He has also represented Africa in art fairs in India, US and Dubai in 2007 and is the organiser of the African Stones International Sculpture Symposium in Kenya.
For his work, Motondi prefers granite stones, which he considers more durable.
“A monument made of granite can last for more than 200 years,” he says.
Some of his work can be found at Nairobi’s Uhuru Gardens and Rosslyn Academy, Gigiri, and at the National Museums of Kenya headquarters.
Asumbi TTC Principal Dr Maurice Ndolo says Motondi has helped nurture many students in art.
“Our core mandate as a college is to equip teachers with skills applicable all over the world. Our students emulate what he does,” Ndolo says.
Barack Fundi is one of the many art students trained and mentored by Motondi.
“Art provokes hidden talent. When I see someone painting, it makes me want to do it even better,” he says.
Yet his skills transcend beyond Asumbi into the local community. At Tabaka village in neighbouring Kisii County, a number of women are earning a living through art, thanks to Motondi.
But it was not always like this. The Abagusii culture did not allow women to carve stones, a lucrative venture in most parts of Kisii. In 2011, Motondi began a campaign to enable women participate in stone carving.

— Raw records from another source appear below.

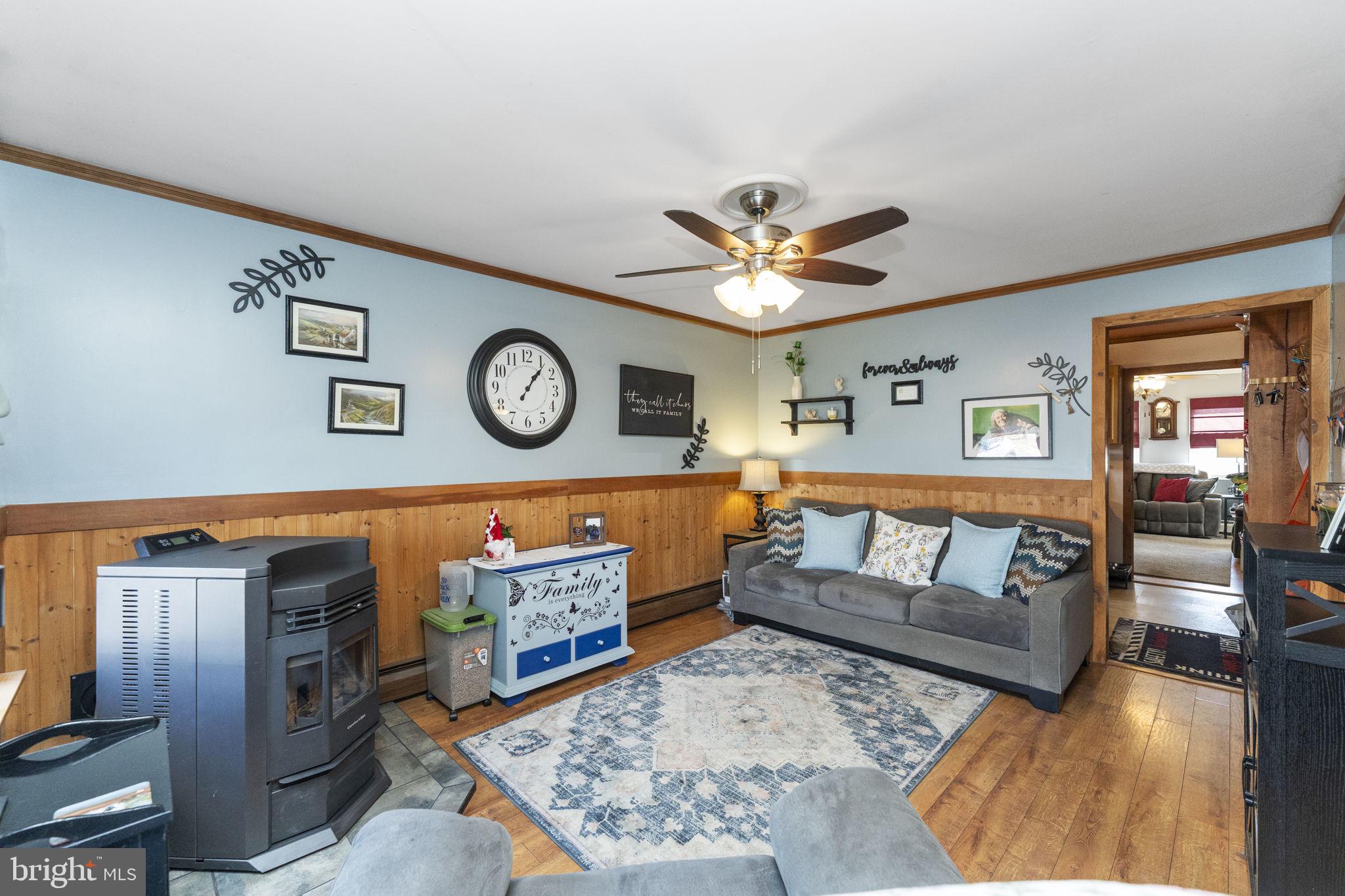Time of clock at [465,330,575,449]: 1:06
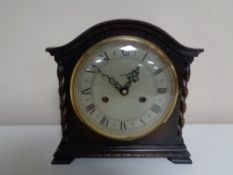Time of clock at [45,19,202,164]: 12:51
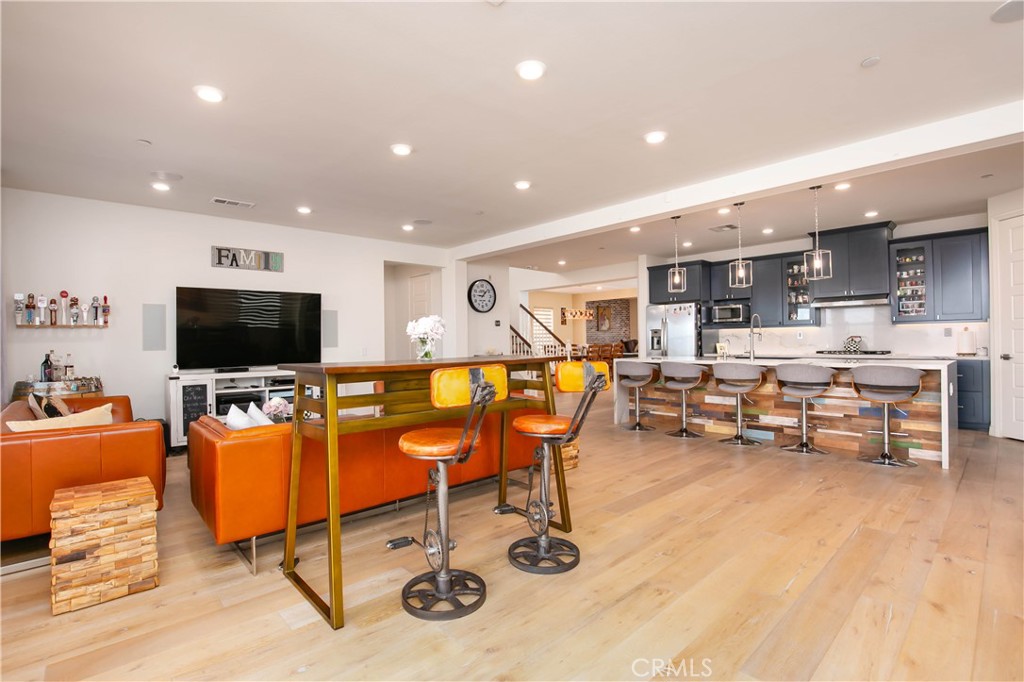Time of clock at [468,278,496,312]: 9:07
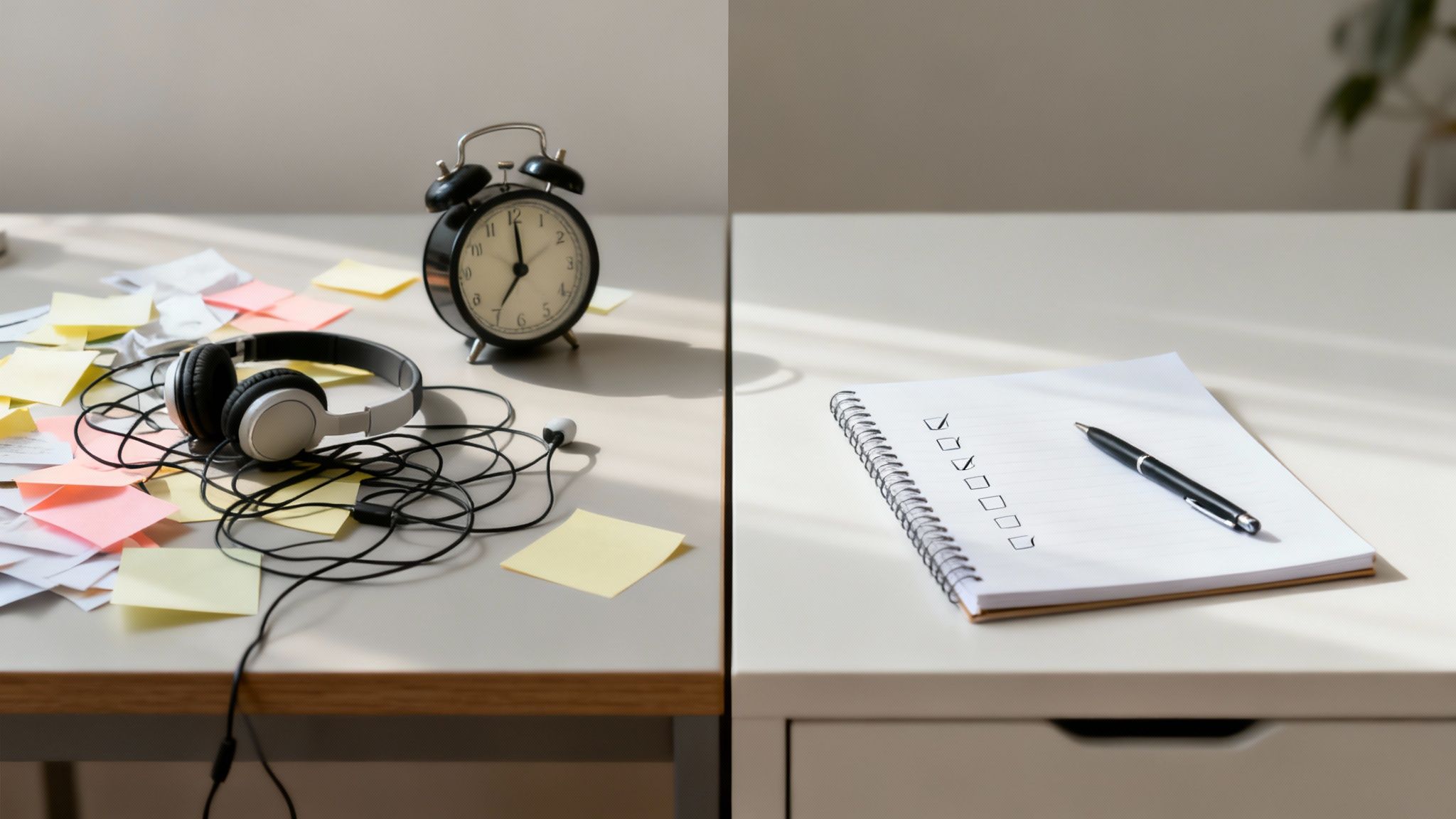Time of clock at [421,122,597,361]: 7:00
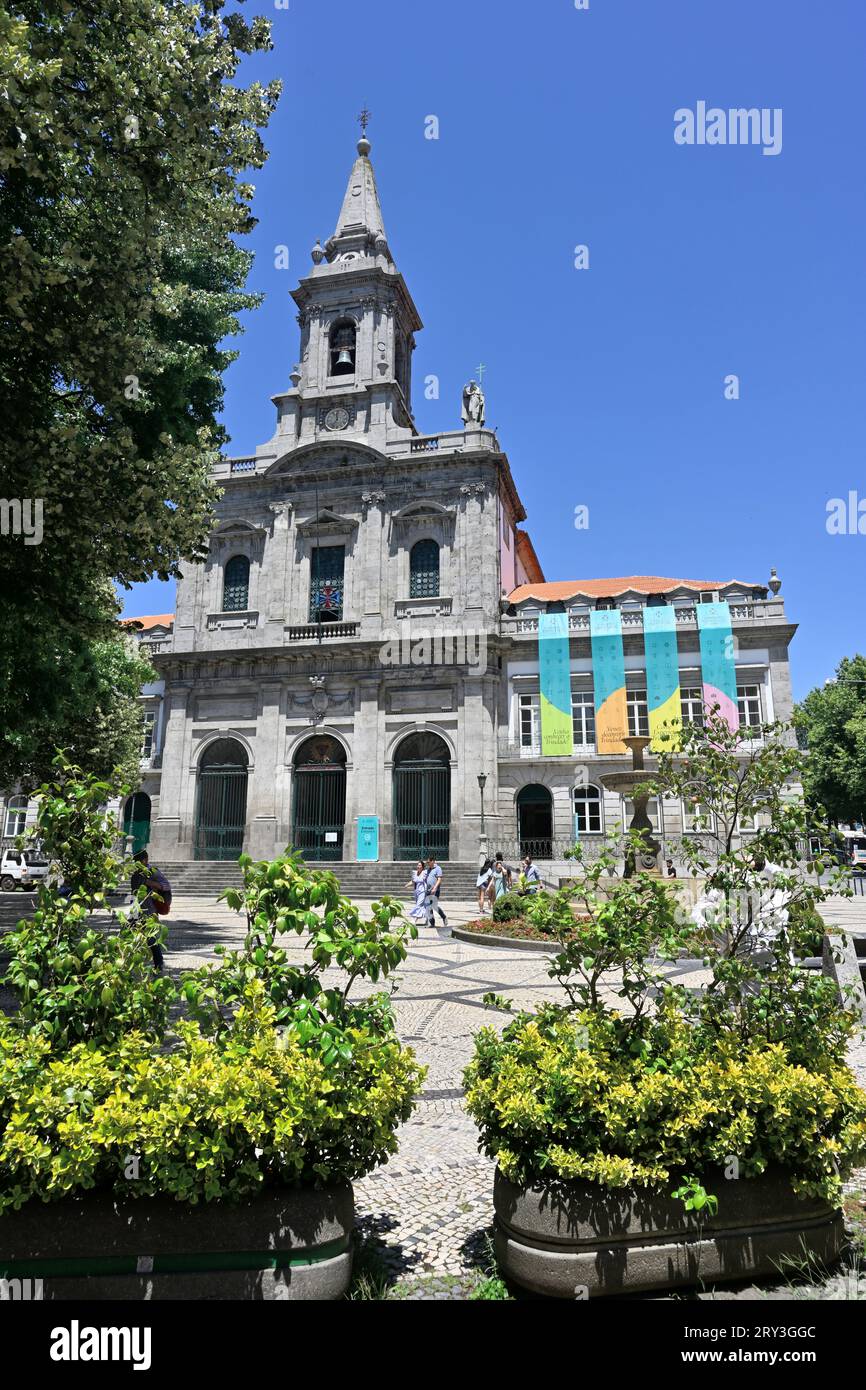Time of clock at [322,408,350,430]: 11:35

He began by training five women. “I started with the five, as I wanted to change their mind set. While doing so, I incorporated their husbands and a few elders who finally saw the light and accepted that carving was a lucrative income generating activity even for women,” says Motondi.
The efforts of the five encouraged more women to form groups and learn how to carve from stone. In two months, 50 women had ventured into stone carving.
“I took time to train them. My aim was to boost the income of families by training women, for had for long been employed to only carry the stones, to carve them,” he adds.